Re: Apache Beam Go SDK Quickstart bugs

Posted by Robert Burke <re...@google.com>.
+1 to Kyle's LOOPBACK suggestion. Gives you your local file system, and you
can println debug to the console. However, only would be a single worker.

On Mon, Nov 8, 2021 at 1:23 PM Robert Burke <re...@google.com> wrote:

> Oh that's definitely something needs updating. Yes please to those PRs.
>
> Please add a mention to @lostluck for me to review them.
>
> The "Unsupported class file major version" is a mismatch between Java8 and
> Java 11, unrelated to the Go SDK, so I agree that the example should spin
> up a spark3 instead of the older version.
>
> The "Failed to deduce Step from MonitoringInfo" messages are an
> unfortunately noisy error message post successful job, because the code
> doesn't know how to map PCollections to their Parent DoFn yet. Ritesh is
> working on that.  They probably need to be consolidated or ignored for now.

• _COLLECTED DATA_
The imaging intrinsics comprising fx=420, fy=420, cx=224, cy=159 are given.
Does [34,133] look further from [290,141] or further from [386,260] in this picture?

• _WHAT IS REQUIRED_
Please answer these from the forum reply on the Apache Beam Go SDK Quickstart:
1. What limitation of the LOOPBACK suggestion does the reply point out?
2. What mismatch causes the "Unsupported class file major version" error?
3. Who is working on the "Failed to deduce Step from MonitoringInfo" messages?

• _RIGHT ANSWER_
1. It would only be a single worker.
2. A mismatch between Java 8 and Java 11.
3. Ritesh.